About this task -
Return the full set of records, matching them character for character.

Record set -
-------------------------
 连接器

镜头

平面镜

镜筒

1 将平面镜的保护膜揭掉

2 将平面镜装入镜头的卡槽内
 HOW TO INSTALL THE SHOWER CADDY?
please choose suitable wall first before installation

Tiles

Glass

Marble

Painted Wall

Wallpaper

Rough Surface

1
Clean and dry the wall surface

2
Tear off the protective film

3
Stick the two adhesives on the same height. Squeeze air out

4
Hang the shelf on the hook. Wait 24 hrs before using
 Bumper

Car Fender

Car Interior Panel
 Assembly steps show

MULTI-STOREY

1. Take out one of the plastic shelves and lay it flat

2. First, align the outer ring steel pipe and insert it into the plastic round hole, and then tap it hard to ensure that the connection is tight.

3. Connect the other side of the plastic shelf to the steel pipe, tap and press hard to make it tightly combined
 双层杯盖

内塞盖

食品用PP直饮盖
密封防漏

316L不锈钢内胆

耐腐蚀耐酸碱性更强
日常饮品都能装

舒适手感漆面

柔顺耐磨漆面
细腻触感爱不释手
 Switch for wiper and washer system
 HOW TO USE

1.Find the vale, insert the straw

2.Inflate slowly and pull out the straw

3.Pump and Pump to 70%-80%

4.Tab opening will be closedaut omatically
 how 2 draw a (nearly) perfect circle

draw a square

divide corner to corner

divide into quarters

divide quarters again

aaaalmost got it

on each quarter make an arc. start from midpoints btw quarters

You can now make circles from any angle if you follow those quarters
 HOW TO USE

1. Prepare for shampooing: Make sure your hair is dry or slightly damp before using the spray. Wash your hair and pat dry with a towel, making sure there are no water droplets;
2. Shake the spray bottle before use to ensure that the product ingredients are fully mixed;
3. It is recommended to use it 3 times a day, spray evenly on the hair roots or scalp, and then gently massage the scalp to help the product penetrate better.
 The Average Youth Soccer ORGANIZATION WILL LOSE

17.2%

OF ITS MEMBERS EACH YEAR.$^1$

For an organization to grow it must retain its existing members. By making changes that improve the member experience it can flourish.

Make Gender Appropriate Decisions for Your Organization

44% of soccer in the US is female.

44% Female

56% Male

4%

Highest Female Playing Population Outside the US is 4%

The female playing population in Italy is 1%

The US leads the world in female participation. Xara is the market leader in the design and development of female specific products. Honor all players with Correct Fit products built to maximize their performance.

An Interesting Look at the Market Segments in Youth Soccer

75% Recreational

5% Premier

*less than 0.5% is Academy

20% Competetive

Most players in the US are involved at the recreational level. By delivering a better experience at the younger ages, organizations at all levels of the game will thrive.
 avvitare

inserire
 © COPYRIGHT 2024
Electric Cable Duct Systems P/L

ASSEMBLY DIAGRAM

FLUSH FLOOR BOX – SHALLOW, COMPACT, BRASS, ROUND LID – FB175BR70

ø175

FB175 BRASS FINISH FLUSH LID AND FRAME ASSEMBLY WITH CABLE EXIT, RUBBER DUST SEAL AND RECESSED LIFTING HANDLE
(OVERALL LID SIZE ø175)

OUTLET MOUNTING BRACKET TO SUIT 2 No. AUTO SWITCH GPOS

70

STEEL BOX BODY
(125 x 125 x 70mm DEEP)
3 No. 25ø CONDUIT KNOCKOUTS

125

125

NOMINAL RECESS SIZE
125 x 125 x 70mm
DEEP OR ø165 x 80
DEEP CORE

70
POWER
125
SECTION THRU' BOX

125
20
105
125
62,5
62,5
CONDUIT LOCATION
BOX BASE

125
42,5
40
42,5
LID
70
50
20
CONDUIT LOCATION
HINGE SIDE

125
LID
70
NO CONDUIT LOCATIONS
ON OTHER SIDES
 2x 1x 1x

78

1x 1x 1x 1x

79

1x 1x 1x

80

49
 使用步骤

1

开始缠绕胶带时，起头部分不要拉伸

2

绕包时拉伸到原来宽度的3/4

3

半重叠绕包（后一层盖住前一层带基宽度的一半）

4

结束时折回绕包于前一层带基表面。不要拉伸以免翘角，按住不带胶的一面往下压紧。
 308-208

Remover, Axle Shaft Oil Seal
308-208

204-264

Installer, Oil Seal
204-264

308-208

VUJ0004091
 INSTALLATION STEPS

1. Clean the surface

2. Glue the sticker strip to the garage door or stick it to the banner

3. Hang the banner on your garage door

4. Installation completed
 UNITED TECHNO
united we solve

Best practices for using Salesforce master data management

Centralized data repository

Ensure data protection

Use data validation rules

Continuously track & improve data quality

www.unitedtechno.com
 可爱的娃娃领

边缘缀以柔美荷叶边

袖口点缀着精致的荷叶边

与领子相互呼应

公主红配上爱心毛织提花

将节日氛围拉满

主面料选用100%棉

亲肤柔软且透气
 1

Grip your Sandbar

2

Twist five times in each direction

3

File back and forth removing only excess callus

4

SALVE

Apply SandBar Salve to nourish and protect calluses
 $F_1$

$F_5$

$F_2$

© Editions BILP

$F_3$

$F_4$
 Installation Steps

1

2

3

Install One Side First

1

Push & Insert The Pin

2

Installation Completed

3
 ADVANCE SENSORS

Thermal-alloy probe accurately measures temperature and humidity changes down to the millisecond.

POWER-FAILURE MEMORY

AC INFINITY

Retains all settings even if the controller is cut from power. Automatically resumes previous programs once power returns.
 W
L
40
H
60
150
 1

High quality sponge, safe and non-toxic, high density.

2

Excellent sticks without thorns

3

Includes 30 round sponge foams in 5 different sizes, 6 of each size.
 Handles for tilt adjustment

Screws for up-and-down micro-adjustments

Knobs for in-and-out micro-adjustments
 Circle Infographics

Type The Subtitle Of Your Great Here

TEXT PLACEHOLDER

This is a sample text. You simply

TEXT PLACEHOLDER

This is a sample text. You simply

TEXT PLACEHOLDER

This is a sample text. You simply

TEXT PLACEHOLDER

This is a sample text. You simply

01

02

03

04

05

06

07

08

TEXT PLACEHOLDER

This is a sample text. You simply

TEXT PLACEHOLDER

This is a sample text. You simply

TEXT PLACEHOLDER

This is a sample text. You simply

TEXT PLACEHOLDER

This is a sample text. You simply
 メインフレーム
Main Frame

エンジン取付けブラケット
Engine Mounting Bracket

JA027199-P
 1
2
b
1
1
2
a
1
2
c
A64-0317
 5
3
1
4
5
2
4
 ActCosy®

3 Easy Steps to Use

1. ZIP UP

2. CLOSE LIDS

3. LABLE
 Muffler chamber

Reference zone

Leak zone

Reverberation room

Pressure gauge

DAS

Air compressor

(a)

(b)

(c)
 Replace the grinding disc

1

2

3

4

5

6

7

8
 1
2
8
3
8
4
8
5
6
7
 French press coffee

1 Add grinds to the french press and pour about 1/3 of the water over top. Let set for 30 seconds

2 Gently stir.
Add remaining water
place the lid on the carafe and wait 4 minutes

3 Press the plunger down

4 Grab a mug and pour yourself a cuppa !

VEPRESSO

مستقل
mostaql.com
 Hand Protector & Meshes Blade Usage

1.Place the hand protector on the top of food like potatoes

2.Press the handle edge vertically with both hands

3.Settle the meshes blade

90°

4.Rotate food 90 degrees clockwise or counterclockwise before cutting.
-------------------------
Reply -
 连接器

镜头

平面镜

镜筒

1 将平面镜的保护膜揭掉

2 将平面镜装入镜头的卡槽内
 HOW TO INSTALL THE SHOWER CADDY?
please choose suitable wall first before installation

Tiles

Glass

Marble

Painted Wall

Wallpaper

Rough Surface

1
Clean and dry the wall surface

2
Tear off the protective film

3
Stick the two adhesives on the same height. Squeeze air out

4
Hang the shelf on the hook. Wait 24 hrs before using
 Bumper

Car Fender

Car Interior Panel
 Assembly steps show

MULTI-STOREY

1. Take out one of the plastic shelves and lay it flat

2. First, align the outer ring steel pipe and insert it into the plastic round hole, and then tap it hard to ensure that the connection is tight.

3. Connect the other side of the plastic shelf to the steel pipe, tap and press hard to make it tightly combined
 双层杯盖

内塞盖

食品用PP直饮盖
密封防漏

316L不锈钢内胆

耐腐蚀耐酸碱性更强
日常饮品都能装

舒适手感漆面

柔顺耐磨漆面
细腻触感爱不释手
 Switch for wiper and washer system
 HOW TO USE

1.Find the vale, insert the straw

2.Inflate slowly and pull out the straw

3.Pump and Pump to 70%-80%

4.Tab opening will be closedaut omatically
 how 2 draw a (nearly) perfect circle

draw a square

divide corner to corner

divide into quarters

divide quarters again

aaaalmost got it

on each quarter make an arc. start from midpoints btw quarters

You can now make circles from any angle if you follow those quarters
 HOW TO USE

1. Prepare for shampooing: Make sure your hair is dry or slightly damp before using the spray. Wash your hair and pat dry with a towel, making sure there are no water droplets;
2. Shake the spray bottle before use to ensure that the product ingredients are fully mixed;
3. It is recommended to use it 3 times a day, spray evenly on the hair roots or scalp, and then gently massage the scalp to help the product penetrate better.
 The Average Youth Soccer ORGANIZATION WILL LOSE

17.2%

OF ITS MEMBERS EACH YEAR.$^1$

For an organization to grow it must retain its existing members. By making changes that improve the member experience it can flourish.

Make Gender Appropriate Decisions for Your Organization

44% of soccer in the US is female.

44% Female

56% Male

4%

Highest Female Playing Population Outside the US is 4%

The female playing population in Italy is 1%

The US leads the world in female participation. Xara is the market leader in the design and development of female specific products. Honor all players with Correct Fit products built to maximize their performance.

An Interesting Look at the Market Segments in Youth Soccer

75% Recreational

5% Premier

*less than 0.5% is Academy

20% Competetive

Most players in the US are involved at the recreational level. By delivering a better experience at the younger ages, organizations at all levels of the game will thrive.
 avvitare

inserire
 © COPYRIGHT 2024
Electric Cable Duct Systems P/L

ASSEMBLY DIAGRAM

FLUSH FLOOR BOX – SHALLOW, COMPACT, BRASS, ROUND LID – FB175BR70

ø175

FB175 BRASS FINISH FLUSH LID AND FRAME ASSEMBLY WITH CABLE EXIT, RUBBER DUST SEAL AND RECESSED LIFTING HANDLE
(OVERALL LID SIZE ø175)

OUTLET MOUNTING BRACKET TO SUIT 2 No. AUTO SWITCH GPOS

70

STEEL BOX BODY
(125 x 125 x 70mm DEEP)
3 No. 25ø CONDUIT KNOCKOUTS

125

125

NOMINAL RECESS SIZE
125 x 125 x 70mm
DEEP OR ø165 x 80
DEEP CORE

70
POWER
125
SECTION THRU' BOX

125
20
105
125
62,5
62,5
CONDUIT LOCATION
BOX BASE

125
42,5
40
42,5
LID
70
50
20
CONDUIT LOCATION
HINGE SIDE

125
LID
70
NO CONDUIT LOCATIONS
ON OTHER SIDES
 2x 1x 1x

78

1x 1x 1x 1x

79

1x 1x 1x

80

49
 使用步骤

1

开始缠绕胶带时，起头部分不要拉伸

2

绕包时拉伸到原来宽度的3/4

3

半重叠绕包（后一层盖住前一层带基宽度的一半）

4

结束时折回绕包于前一层带基表面。不要拉伸以免翘角，按住不带胶的一面往下压紧。
 308-208

Remover, Axle Shaft Oil Seal
308-208

204-264

Installer, Oil Seal
204-264

308-208

VUJ0004091
 INSTALLATION STEPS

1. Clean the surface

2. Glue the sticker strip to the garage door or stick it to the banner

3. Hang the banner on your garage door

4. Installation completed
 UNITED TECHNO
united we solve

Best practices for using Salesforce master data management

Centralized data repository

Ensure data protection

Use data validation rules

Continuously track & improve data quality

www.unitedtechno.com
 可爱的娃娃领

边缘缀以柔美荷叶边

袖口点缀着精致的荷叶边

与领子相互呼应

公主红配上爱心毛织提花

将节日氛围拉满

主面料选用100%棉

亲肤柔软且透气
 1

Grip your Sandbar

2

Twist five times in each direction

3

File back and forth removing only excess callus

4

SALVE

Apply SandBar Salve to nourish and protect calluses
 $F_1$

$F_5$

$F_2$

© Editions BILP

$F_3$

$F_4$
 Installation Steps

1

2

3

Install One Side First

1

Push & Insert The Pin

2

Installation Completed

3
 ADVANCE SENSORS

Thermal-alloy probe accurately measures temperature and humidity changes down to the millisecond.

POWER-FAILURE MEMORY

AC INFINITY

Retains all settings even if the controller is cut from power. Automatically resumes previous programs once power returns.
 W
L
40
H
60
150
 1

High quality sponge, safe and non-toxic, high density.

2

Excellent sticks without thorns

3

Includes 30 round sponge foams in 5 different sizes, 6 of each size.
 Handles for tilt adjustment

Screws for up-and-down micro-adjustments

Knobs for in-and-out micro-adjustments
 Circle Infographics

Type The Subtitle Of Your Great Here

TEXT PLACEHOLDER

This is a sample text. You simply

TEXT PLACEHOLDER

This is a sample text. You simply

TEXT PLACEHOLDER

This is a sample text. You simply

TEXT PLACEHOLDER

This is a sample text. You simply

01

02

03

04

05

06

07

08

TEXT PLACEHOLDER

This is a sample text. You simply

TEXT PLACEHOLDER

This is a sample text. You simply

TEXT PLACEHOLDER

This is a sample text. You simply

TEXT PLACEHOLDER

This is a sample text. You simply
 メインフレーム
Main Frame

エンジン取付けブラケット
Engine Mounting Bracket

JA027199-P
 1
2
b
1
1
2
a
1
2
c
A64-0317
 5
3
1
4
5
2
4
 ActCosy®

3 Easy Steps to Use

1. ZIP UP

2. CLOSE LIDS

3. LABLE
 Muffler chamber

Reference zone

Leak zone

Reverberation room

Pressure gauge

DAS

Air compressor

(a)

(b)

(c)
 Replace the grinding disc

1

2

3

4

5

6

7

8
 1
2
8
3
8
4
8
5
6
7
 French press coffee

1 Add grinds to the french press and pour about 1/3 of the water over top. Let set for 30 seconds

2 Gently stir.
Add remaining water
place the lid on the carafe and wait 4 minutes

3 Press the plunger down

4 Grab a mug and pour yourself a cuppa !

VEPRESSO

مستقل
mostaql.com
 Hand Protector & Meshes Blade Usage

1.Place the hand protector on the top of food like potatoes

2.Press the handle edge vertically with both hands

3.Settle the meshes blade

90°

4.Rotate food 90 degrees clockwise or counterclockwise before cutting.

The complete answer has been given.